Me dedicaba a las redes sociales desde bien jovencita; lo seguía siendo, ojo. Mientras estaba en la secundaria, exponía mi vida en un blog en el que contaba cosas bastante random como las razones por las que no veía la tele, por qué no me gustaba mi nombre, explicando el buen ojo que tenía para diferenciar colores casi idénticos, entre muchas otras cosas. Lo hacía más bien para mí, porque me gustaba escribir. Pero un día se me ocurrió poner un contador de visitas y añadir un botón para que la gente que quisiera pudiera seguir el blog. Aluciné lo que no está escrito cuando los seguidores subieron como la espuma, al igual que las visitas. Como cuando sacudes con fuerza la lata de un refresco con gas y la abres sin contemplación alguna; más o menos así.

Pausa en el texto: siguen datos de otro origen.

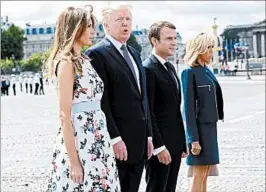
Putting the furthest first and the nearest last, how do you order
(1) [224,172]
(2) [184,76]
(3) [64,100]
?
(1) [224,172]
(2) [184,76]
(3) [64,100]

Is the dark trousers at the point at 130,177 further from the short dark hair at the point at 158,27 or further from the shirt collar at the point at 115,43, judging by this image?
the short dark hair at the point at 158,27

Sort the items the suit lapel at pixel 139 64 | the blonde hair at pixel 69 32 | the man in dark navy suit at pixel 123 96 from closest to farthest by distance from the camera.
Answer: the blonde hair at pixel 69 32
the man in dark navy suit at pixel 123 96
the suit lapel at pixel 139 64

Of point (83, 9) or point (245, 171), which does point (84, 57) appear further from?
point (245, 171)

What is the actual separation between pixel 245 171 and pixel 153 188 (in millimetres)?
4090

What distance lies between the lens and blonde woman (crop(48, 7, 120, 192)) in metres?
4.38

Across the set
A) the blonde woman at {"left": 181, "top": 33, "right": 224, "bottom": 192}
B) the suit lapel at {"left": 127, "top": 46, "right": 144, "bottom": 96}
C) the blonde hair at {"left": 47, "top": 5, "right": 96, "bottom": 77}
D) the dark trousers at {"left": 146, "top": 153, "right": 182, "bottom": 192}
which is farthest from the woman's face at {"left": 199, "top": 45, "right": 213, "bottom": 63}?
the blonde hair at {"left": 47, "top": 5, "right": 96, "bottom": 77}

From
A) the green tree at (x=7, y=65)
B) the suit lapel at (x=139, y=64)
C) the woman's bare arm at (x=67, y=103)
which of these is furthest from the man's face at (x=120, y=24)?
the green tree at (x=7, y=65)

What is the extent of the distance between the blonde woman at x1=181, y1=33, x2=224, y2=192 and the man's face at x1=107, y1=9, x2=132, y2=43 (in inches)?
46.7

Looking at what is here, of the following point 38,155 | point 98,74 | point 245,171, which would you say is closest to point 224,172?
point 245,171

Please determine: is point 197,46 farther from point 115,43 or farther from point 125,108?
point 125,108

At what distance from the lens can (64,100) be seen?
4383 mm

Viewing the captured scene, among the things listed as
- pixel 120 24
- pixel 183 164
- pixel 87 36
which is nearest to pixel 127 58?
pixel 120 24

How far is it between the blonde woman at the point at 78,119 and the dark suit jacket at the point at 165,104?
47.4 inches

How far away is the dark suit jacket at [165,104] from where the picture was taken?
5.76 metres
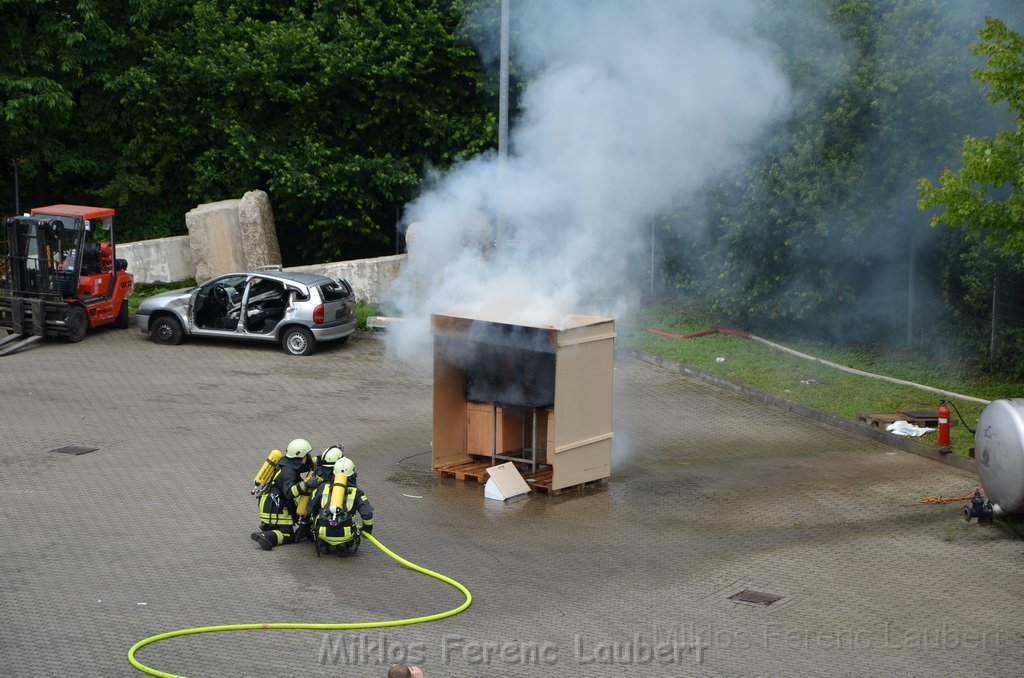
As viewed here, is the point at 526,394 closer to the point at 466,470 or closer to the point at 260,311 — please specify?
the point at 466,470

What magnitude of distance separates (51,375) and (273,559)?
9414 millimetres

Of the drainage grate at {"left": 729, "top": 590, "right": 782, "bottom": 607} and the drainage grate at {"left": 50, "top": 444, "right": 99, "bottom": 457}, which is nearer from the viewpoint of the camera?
the drainage grate at {"left": 729, "top": 590, "right": 782, "bottom": 607}

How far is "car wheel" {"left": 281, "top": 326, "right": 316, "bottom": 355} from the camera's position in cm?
2083

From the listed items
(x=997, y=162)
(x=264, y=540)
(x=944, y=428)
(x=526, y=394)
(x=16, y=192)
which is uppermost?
(x=997, y=162)

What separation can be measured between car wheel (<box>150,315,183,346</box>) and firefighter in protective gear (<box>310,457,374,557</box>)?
11001mm

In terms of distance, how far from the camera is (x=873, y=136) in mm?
19609

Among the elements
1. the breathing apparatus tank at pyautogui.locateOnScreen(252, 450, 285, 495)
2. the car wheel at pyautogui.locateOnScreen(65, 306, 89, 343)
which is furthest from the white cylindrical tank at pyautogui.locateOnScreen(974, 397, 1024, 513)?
the car wheel at pyautogui.locateOnScreen(65, 306, 89, 343)

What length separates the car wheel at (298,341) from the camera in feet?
68.3

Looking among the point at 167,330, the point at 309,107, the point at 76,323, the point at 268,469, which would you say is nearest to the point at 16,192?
the point at 309,107

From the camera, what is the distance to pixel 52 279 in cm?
2153

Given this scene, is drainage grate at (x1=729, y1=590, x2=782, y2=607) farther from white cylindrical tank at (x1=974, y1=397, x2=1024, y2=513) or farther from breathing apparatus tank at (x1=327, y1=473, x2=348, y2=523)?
breathing apparatus tank at (x1=327, y1=473, x2=348, y2=523)

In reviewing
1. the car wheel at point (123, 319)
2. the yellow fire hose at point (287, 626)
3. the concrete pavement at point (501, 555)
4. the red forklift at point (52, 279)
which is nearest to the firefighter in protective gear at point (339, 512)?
the concrete pavement at point (501, 555)

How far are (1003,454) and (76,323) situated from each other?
51.9 feet

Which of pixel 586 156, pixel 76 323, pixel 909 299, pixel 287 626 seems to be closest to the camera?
pixel 287 626
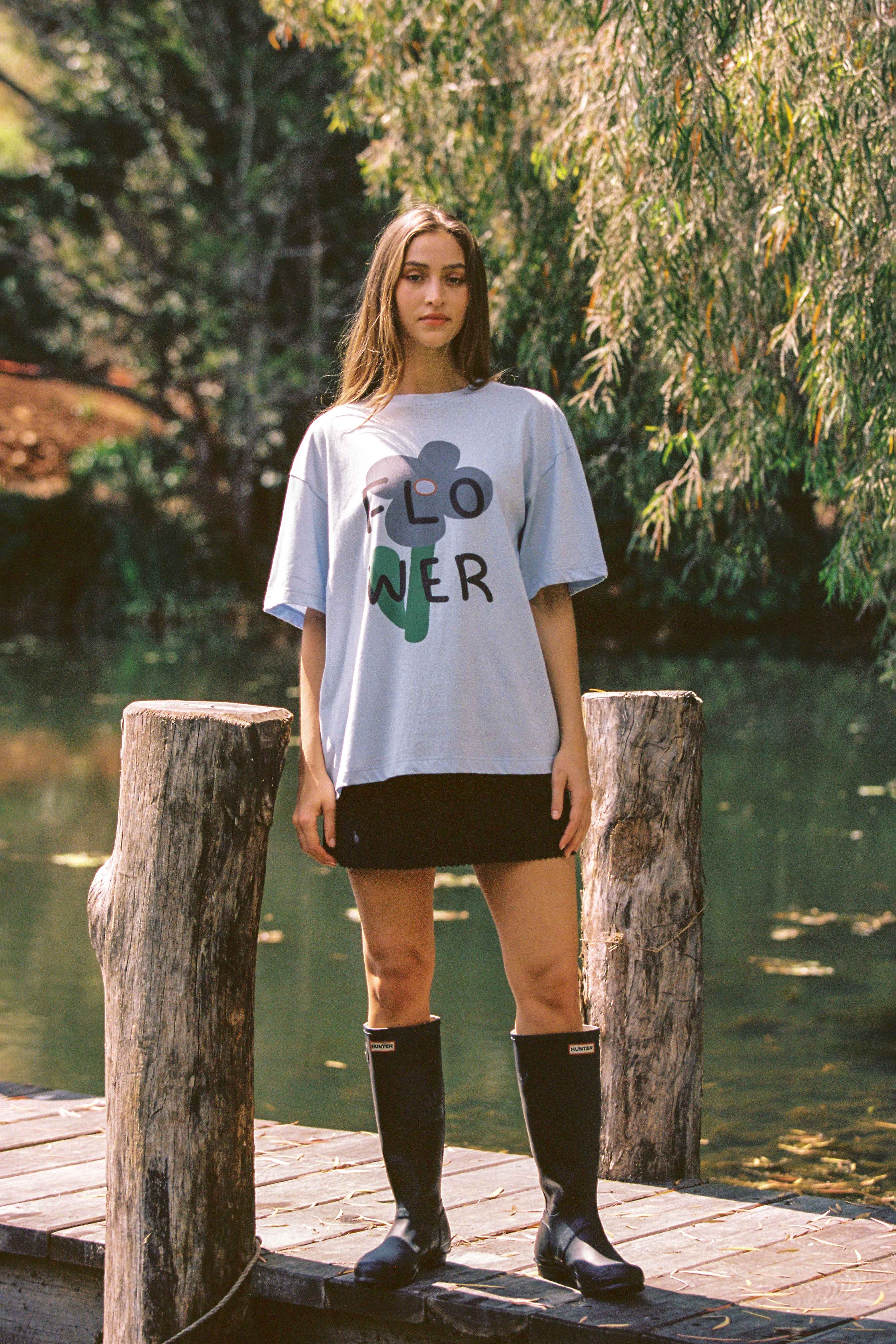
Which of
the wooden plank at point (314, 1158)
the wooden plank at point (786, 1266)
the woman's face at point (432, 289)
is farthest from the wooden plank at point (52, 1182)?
the woman's face at point (432, 289)

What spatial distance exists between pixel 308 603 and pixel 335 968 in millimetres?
4694

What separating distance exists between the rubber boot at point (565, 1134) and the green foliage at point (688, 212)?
3.28 metres

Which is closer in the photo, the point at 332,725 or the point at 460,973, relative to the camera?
the point at 332,725

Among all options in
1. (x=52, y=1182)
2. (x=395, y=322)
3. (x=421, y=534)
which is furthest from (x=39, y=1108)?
(x=395, y=322)

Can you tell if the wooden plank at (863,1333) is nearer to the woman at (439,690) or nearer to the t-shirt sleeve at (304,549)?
the woman at (439,690)

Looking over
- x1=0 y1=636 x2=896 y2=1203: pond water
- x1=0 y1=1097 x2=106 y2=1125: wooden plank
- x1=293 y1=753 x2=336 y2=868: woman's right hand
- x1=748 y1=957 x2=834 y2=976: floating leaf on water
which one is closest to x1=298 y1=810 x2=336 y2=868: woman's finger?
x1=293 y1=753 x2=336 y2=868: woman's right hand

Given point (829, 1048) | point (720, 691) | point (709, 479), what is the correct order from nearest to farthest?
point (829, 1048) → point (709, 479) → point (720, 691)

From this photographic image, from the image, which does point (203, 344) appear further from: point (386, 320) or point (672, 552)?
point (386, 320)

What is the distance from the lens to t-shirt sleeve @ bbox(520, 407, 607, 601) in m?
2.76

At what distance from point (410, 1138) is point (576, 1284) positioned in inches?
13.7

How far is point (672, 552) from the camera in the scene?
19938mm

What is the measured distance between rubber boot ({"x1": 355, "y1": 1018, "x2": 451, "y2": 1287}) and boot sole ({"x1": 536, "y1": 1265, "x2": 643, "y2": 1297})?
6.8 inches

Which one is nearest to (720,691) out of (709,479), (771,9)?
(709,479)

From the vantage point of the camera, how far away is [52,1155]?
3.66 meters
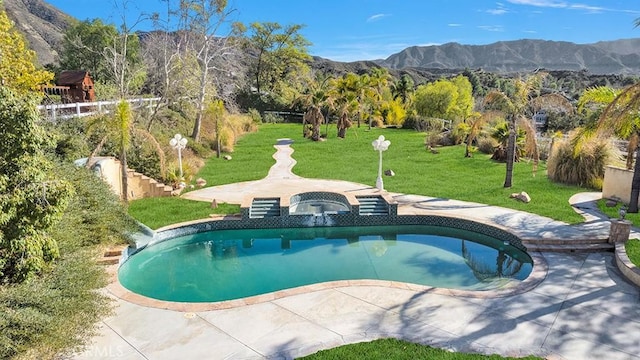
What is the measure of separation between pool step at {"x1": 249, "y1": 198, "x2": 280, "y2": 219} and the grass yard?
4.07m

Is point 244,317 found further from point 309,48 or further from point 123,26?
point 309,48

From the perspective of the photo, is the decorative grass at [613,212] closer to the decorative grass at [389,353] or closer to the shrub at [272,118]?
the decorative grass at [389,353]

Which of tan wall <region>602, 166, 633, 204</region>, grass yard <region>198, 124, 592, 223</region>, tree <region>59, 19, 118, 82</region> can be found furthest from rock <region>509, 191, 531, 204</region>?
tree <region>59, 19, 118, 82</region>

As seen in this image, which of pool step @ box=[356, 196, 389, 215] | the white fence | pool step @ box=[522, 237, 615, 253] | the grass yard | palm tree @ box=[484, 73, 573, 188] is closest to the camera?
pool step @ box=[522, 237, 615, 253]

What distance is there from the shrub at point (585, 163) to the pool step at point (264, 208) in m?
10.7

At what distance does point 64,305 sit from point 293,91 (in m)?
42.9

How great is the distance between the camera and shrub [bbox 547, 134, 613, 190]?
15.3 m

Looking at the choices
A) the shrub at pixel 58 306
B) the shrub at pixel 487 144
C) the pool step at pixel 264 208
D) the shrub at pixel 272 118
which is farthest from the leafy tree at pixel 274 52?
the shrub at pixel 58 306

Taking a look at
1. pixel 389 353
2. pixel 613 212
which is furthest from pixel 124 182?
pixel 613 212

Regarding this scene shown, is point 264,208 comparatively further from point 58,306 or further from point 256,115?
point 256,115

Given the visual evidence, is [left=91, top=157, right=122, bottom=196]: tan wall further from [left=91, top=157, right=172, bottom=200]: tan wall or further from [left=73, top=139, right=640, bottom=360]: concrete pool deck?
[left=73, top=139, right=640, bottom=360]: concrete pool deck

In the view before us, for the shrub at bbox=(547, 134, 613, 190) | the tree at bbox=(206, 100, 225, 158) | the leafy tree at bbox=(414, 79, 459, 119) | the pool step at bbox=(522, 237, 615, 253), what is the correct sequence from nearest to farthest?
the pool step at bbox=(522, 237, 615, 253) < the shrub at bbox=(547, 134, 613, 190) < the tree at bbox=(206, 100, 225, 158) < the leafy tree at bbox=(414, 79, 459, 119)

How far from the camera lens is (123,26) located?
74.9 ft

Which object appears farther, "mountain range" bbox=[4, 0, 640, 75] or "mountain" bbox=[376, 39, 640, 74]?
"mountain" bbox=[376, 39, 640, 74]
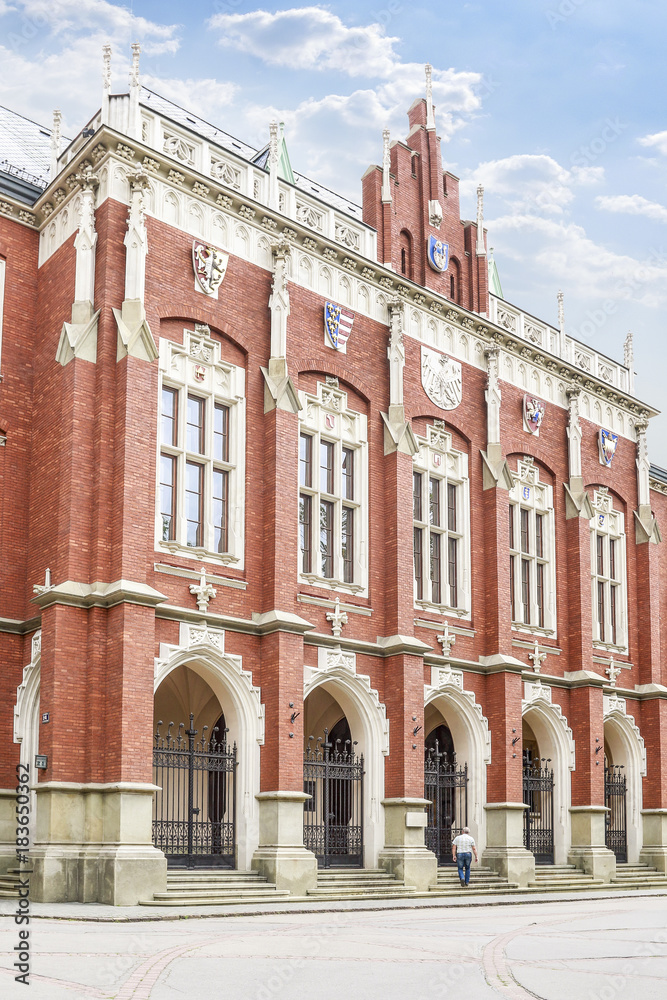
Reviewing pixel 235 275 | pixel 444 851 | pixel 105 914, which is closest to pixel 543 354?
pixel 235 275

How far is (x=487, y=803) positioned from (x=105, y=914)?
13.0 meters

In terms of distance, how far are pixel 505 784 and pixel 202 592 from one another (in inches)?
382

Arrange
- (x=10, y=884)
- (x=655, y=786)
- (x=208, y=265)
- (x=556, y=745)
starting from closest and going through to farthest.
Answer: (x=10, y=884) → (x=208, y=265) → (x=556, y=745) → (x=655, y=786)

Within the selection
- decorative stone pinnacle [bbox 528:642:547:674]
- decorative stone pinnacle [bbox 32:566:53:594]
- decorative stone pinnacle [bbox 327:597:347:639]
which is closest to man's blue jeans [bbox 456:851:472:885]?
decorative stone pinnacle [bbox 327:597:347:639]

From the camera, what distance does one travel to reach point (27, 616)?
21.9m

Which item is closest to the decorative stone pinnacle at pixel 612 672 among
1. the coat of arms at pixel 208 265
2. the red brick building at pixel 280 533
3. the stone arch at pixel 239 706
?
the red brick building at pixel 280 533

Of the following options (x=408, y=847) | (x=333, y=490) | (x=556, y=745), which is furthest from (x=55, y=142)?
(x=556, y=745)

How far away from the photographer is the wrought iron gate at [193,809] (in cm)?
2083

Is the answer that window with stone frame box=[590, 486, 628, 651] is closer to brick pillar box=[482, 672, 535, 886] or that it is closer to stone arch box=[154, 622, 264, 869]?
brick pillar box=[482, 672, 535, 886]

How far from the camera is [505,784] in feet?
88.4

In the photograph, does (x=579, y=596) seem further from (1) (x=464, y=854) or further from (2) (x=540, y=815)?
(1) (x=464, y=854)

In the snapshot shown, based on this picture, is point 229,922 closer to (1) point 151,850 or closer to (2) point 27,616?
(1) point 151,850

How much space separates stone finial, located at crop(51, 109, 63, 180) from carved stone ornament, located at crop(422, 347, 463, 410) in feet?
31.1

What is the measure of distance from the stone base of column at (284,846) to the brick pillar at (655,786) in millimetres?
14219
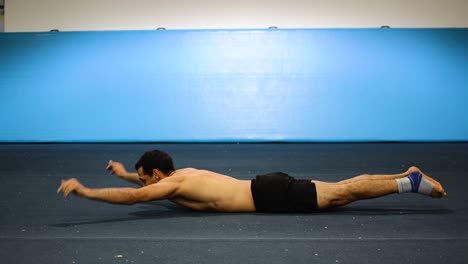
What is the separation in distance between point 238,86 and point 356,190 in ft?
20.9

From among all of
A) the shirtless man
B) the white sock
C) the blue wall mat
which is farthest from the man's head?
the blue wall mat

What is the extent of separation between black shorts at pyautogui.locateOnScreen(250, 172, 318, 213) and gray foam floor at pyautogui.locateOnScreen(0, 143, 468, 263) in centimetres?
8

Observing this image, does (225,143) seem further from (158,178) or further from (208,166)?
(158,178)

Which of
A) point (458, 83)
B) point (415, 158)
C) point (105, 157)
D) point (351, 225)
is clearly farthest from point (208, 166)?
point (458, 83)

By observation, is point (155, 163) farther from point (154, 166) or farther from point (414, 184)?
point (414, 184)

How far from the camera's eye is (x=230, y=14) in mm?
12070

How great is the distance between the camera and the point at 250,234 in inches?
183

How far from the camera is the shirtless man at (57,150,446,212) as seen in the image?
513 cm

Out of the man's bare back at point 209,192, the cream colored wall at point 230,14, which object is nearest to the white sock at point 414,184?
the man's bare back at point 209,192

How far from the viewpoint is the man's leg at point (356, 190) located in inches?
202

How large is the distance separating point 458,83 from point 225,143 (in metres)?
3.73

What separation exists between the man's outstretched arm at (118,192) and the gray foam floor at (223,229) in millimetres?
204

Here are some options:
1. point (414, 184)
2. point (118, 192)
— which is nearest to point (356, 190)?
point (414, 184)

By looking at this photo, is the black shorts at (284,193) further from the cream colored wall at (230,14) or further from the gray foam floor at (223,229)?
the cream colored wall at (230,14)
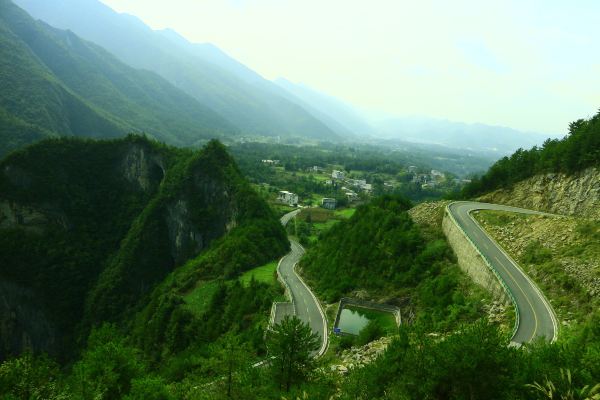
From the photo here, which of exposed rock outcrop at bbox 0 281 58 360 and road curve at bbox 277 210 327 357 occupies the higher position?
road curve at bbox 277 210 327 357

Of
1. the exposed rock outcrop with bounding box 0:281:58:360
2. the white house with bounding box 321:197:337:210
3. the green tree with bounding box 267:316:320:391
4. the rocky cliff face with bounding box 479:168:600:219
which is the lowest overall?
the exposed rock outcrop with bounding box 0:281:58:360

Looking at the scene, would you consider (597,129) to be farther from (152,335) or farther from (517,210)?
(152,335)

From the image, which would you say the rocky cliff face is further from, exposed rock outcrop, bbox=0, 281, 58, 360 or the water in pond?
exposed rock outcrop, bbox=0, 281, 58, 360

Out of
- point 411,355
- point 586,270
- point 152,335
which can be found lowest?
point 152,335

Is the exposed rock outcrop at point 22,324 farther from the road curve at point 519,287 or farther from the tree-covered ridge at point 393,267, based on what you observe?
the road curve at point 519,287

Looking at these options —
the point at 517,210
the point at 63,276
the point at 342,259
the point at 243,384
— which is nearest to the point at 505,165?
the point at 517,210

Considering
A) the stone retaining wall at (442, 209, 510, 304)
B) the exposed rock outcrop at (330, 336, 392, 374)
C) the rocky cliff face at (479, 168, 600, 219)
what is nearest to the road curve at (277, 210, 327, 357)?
the exposed rock outcrop at (330, 336, 392, 374)
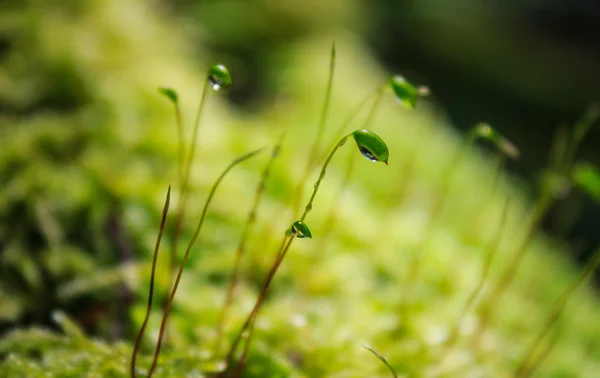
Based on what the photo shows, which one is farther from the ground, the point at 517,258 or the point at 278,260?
the point at 517,258

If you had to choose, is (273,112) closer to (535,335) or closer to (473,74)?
(535,335)

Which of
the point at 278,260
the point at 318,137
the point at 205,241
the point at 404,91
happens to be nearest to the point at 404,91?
the point at 404,91

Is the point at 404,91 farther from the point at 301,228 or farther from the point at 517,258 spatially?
the point at 517,258

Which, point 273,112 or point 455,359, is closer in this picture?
point 455,359

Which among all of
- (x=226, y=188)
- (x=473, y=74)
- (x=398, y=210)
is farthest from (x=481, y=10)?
(x=226, y=188)

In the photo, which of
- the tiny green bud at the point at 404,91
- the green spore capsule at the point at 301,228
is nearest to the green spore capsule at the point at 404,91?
the tiny green bud at the point at 404,91

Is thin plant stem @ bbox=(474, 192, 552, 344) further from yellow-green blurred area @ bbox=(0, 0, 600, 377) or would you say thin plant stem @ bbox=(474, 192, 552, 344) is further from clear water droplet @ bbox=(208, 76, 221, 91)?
clear water droplet @ bbox=(208, 76, 221, 91)

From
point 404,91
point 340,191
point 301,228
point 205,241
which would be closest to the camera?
point 301,228

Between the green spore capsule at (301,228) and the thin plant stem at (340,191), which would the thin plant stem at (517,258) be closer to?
the thin plant stem at (340,191)

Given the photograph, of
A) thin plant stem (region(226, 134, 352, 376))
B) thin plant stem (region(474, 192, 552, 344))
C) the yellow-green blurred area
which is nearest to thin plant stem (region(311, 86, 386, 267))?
the yellow-green blurred area
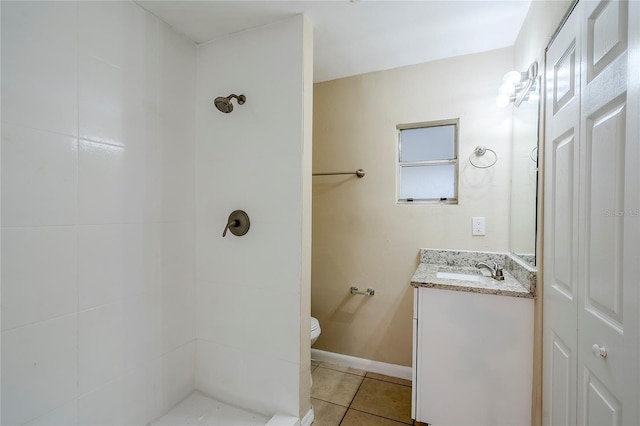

Poco a poco la gente comenzó a conocer el blog; en el pueblo se hablaba de él y en las redes sociales también, así que decidí abrirme un canal de YouTube, que para la época era aún muy nuevo y lo único que había en la plataforma era el vídeo de un tío yendo al zoo y gameplays de mil y un juegos. Siempre había sido una persona charlatana y con muchas cosas que contar a mundo, así que me lancé de cabeza sin mirar la cantidad de agua que había en la piscina. La gente comenzó a seguirme en el canal y los que me descubrían en él, hacían lo propio en el blog. Y... ¡tachán!

Con casi diez millones en YouTube y cinco en el blog, vivía de las redes sociales a tiempo completo, lo que no implicaba tener dinero para bañarme en él, pues la monetización de YouTube es lo más irregular que he visto en mi vida. Vivía en un piso de una habitación y media (media porque la segunda habitación con faenas encajaba un trípode) a las afueras de Manhattan, pues no quería sobrevivir en Nueva York, quería vivir. La vivienda es cara, amigos y amigas.

Vivir en la Gran Manzana me daba la oportunidad de trabajar más, colaborar con otras personas del mundillo, hacer cositas con marcas que estaban interesadas, eventos, etcétera. Obviamente, en un pueblo perdido de la mano de Dios, no había nada de eso.


Esa noche tenía un evento, el primero desde que estaba en Nueva York. Estaba muy emocionada e ilusionada, pues era la presentación del nuevo libro de una de las escritoras románticas del momento y esta era mi amiga desde hacía un tiempo. Una de mis cosas favoritas a comentar en mi canal de YouTube eran los libros, de lo cual me permitía hablar sin problema alguno ya que tenía un contenido muy variado. Amaba la lectura por encima de la pizza de queso y el chocolate blanco, así que imaginad el nivel. Años atrás, una chica me mandó su primer libro para que lo leyera y reseñara y, a partir de allí, se convirtió en una de mis mejores amigas entre charlas de libros y más cositas.